The House on Tuesday will take up a $15 billion measure (H.R. 4849) aimed at providing tax incentives for small businesses.
The legislation allows a 100 percent capital gains tax exemption from the sale of qualified small business stock acquired between March 15, 2010 and Jan. 1, 2012, estimated to cost about $2 billion over 10 years. That is an increase from 75 percent as part of the stimulus plan.
The House Rules Committee on Monday approved a closed rule meaning no amendments and one hour of debate, equally divided on the House floor on the Small Business and Infrastructure Tax Act.

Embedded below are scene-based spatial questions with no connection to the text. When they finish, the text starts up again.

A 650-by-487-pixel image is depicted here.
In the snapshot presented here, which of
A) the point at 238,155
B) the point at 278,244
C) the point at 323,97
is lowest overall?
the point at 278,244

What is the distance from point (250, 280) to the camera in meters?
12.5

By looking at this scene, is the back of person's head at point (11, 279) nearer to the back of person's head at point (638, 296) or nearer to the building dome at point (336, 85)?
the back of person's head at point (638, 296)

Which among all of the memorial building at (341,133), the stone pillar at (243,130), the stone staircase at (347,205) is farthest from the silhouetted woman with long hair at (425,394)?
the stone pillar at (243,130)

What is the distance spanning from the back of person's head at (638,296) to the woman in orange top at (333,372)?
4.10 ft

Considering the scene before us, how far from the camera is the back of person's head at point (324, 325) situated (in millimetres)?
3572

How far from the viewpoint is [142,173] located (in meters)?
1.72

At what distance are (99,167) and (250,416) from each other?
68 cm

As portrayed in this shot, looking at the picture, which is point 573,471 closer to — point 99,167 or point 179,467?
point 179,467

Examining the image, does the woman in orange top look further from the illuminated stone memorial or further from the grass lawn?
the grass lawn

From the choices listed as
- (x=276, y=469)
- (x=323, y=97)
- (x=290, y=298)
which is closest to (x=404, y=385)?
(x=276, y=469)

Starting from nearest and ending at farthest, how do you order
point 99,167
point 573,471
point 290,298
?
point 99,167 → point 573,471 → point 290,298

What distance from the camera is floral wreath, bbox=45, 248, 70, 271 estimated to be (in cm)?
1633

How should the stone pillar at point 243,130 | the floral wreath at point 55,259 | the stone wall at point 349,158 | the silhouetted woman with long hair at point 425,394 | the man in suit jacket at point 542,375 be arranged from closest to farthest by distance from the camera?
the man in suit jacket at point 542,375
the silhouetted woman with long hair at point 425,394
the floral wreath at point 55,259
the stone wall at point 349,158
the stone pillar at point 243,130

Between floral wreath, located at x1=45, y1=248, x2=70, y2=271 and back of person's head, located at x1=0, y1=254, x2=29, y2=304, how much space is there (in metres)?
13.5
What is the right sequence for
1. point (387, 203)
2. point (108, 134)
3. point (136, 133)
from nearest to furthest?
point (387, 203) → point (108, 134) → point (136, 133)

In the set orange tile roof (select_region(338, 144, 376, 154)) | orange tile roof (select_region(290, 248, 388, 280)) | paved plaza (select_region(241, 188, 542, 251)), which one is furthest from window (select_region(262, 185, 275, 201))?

The measure limits the penalty for failure to disclose a reportable transaction to 75 percent of the decrease in tax; increases the tax deduction for business start ups from $5,000 to $20,000 in 2010 and 2011; extends the Build America Bonds program through June 2013; extends the exemption from alternative minimum tax treatment of interest on certain tax-exempt bonds through 2011 and excludes water and sewer private activity bonds from state volume caps.
The measure also extends the issuance period of Recovery Zone bonds for infrastructure bonds in economically troubled areas, provides forgiveness for small companies hit by penalties on transactions deemed tax shelters by the IRS and allows state housing agencies to trade in unused low-income housing tax credits for cash.